Yesterday, I took a look at Census back-year revisions to population. I’m reasonably confident I’m the only analyst that publishes on that topic, hence why I take that angle first. But fear not, I have not neglected the question of 2016 changes! For this post, I’ll run through a few quick pieces on where migration changed in 2016.

We can map it pretty easily:

The map above makes a few things crystal clear. First, in terms of demographic impact, the oil boom is collapsing. Everywhere that fracking is a big share of the economy saw worsening net migration. However, this isn’t just oil: coal country in eastern Kentucky and WVA also saw declines, as did many other areas that are mining-dependent.

Meanwhile, migration also worsened in the Bay Area, Los Angeles, around the DC metro area, around NYC, around Boston, etc. All the “elite coastal cities” you’ve been hearing about are seeing their net migration move lower relative to the recent past.

Well, not quite all. While core Seattle and Portland basically just sat at their previous levels, their suburbs did extremely well, and, in fact, virtually everywhere west of the Front Ranges of the Rockies did quite well for itself, barring the superstar cities of California and a few mining counties. Utah, Idaho, Arizona, western Colorado, Washington, Oregon, they all cleaned up nicely in 2016.

Meanwhile, we also saw above-recent migration performance in Florida, Tennessee, central and north Georgia, western North Carolina, and most of central and eastern Texas. Maine and Vermont also fared well for themselves.

Lest you should think I’m hiding the ball here by taking a 2010–2015 average as my baseline, here’s ’16 vs. ‘15:

Sure, it’s a bit messier, but the broad conclusions remain pretty well the same.

We can also look at changes in domestic net migration by metro area instead of county. This will of course drop numerous counties entirely, but does allow us to see something more like inter-regional migration.
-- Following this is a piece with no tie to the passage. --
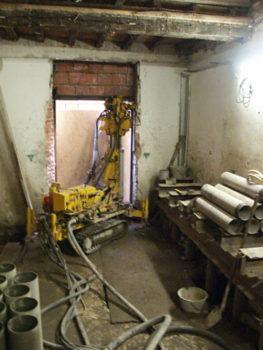 infissione di micropali per fondazioni all'interno di un edificio MG Edilcostruzioni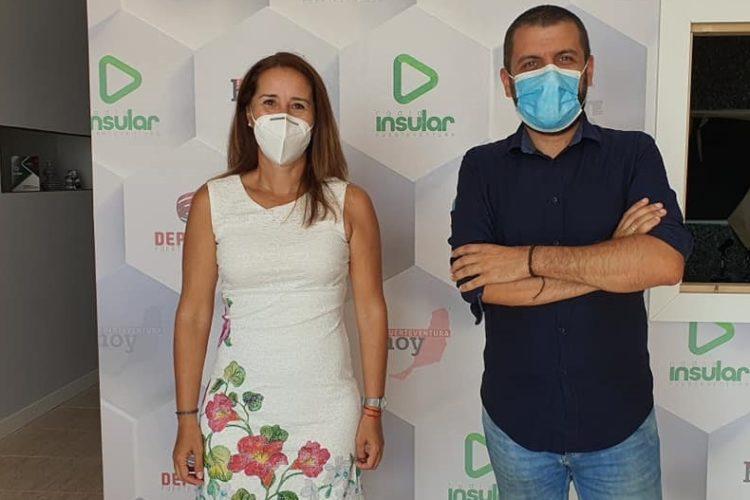 Lola García y Álvaro Veiga en los estudios de Radio Insular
Some of the trends we observed crop up again. Most oil migration isn’t in urban areas, but the cities nearest the oil fields do seem to be facing more negative migration. The Appalachian region and all the east coast megalopolis cities are facing more negative migration as well.
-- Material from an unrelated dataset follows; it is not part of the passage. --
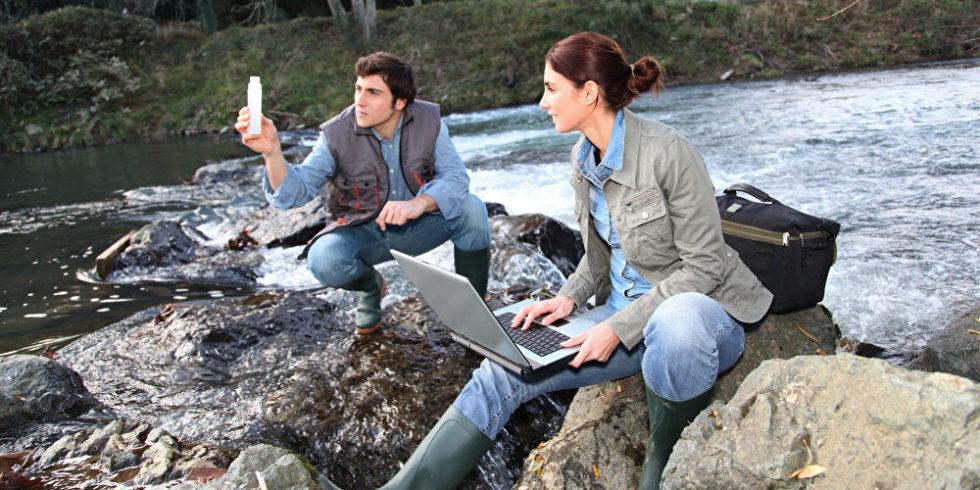 Umweltingenieur und Umweltingenieurin am Fluss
Meanwhile, we can see the strength of Florida, the mountain west, Arizona, and the Pacific Northwest quite clearly, as well as some strength in the upper south region.

What becomes clearer in this map, however, is the large-scale loss throughout Illinois. This isn’t a midwest thing: many Indiana, Ohio, Missouri, Iowa, Wisconsin, and Minnesota metro areas fared just fine, even improving their performance. Nor is this a Chicago thing: migration worsened in non-Chicago Illinois metro areas as well. Now, this may be a proximity to Chicago thing, as far downstate Illinois seems to be suffering less, and non-IL metros near Chicago also seem to be struggling.

We can also see the weakness along the western Gulf Coast. This is largely oil-driven as well, but wasn’t quite as clear in the county maps.

We can also look at how domestic net migration has developed over time for a few cities. For example, here’s a basket of several Appalachian metros:

Here we see a divergence. Around 2011/2012, things looked pretty good for these cities. Huntington was struggling of course, but most had positive domestic migration, some very robustly so like Morgantown, WV. Roanoke, as I’ve discussed before, has been much-ballyhooed for its successes.

However, Appalachian metros’ conditions have worsened in many cases, although the most successful metros, like Knoxville, Chattanooga, and Asheville, are getting even moreso! This is a divergence within Appalachia.

We can also look at a basket of midwestern cities:

The above chart is really noisy, I know, but I wanted to include most of the metros I expect people might ask about. As you can see, Des Moines kinda kicks butt, and Chicago is the Big Loser. Chicago’s net migration is more severely negative than any of the other metros in my sample and, to be clear, I included Detroit, Cleveland, and St. Louis, so I wasn’t cherry-picking strong cases. Chicago has more severe outflows even than collapsing cities like Youngstown.

The reason Chicago isn’t declining as fast, or at least wasn’t in the past, is that it historically received more immigrants (which is changing), and it was historically somewhat younger than other Midwestern cities, giving it higher birth rates and lower death rates.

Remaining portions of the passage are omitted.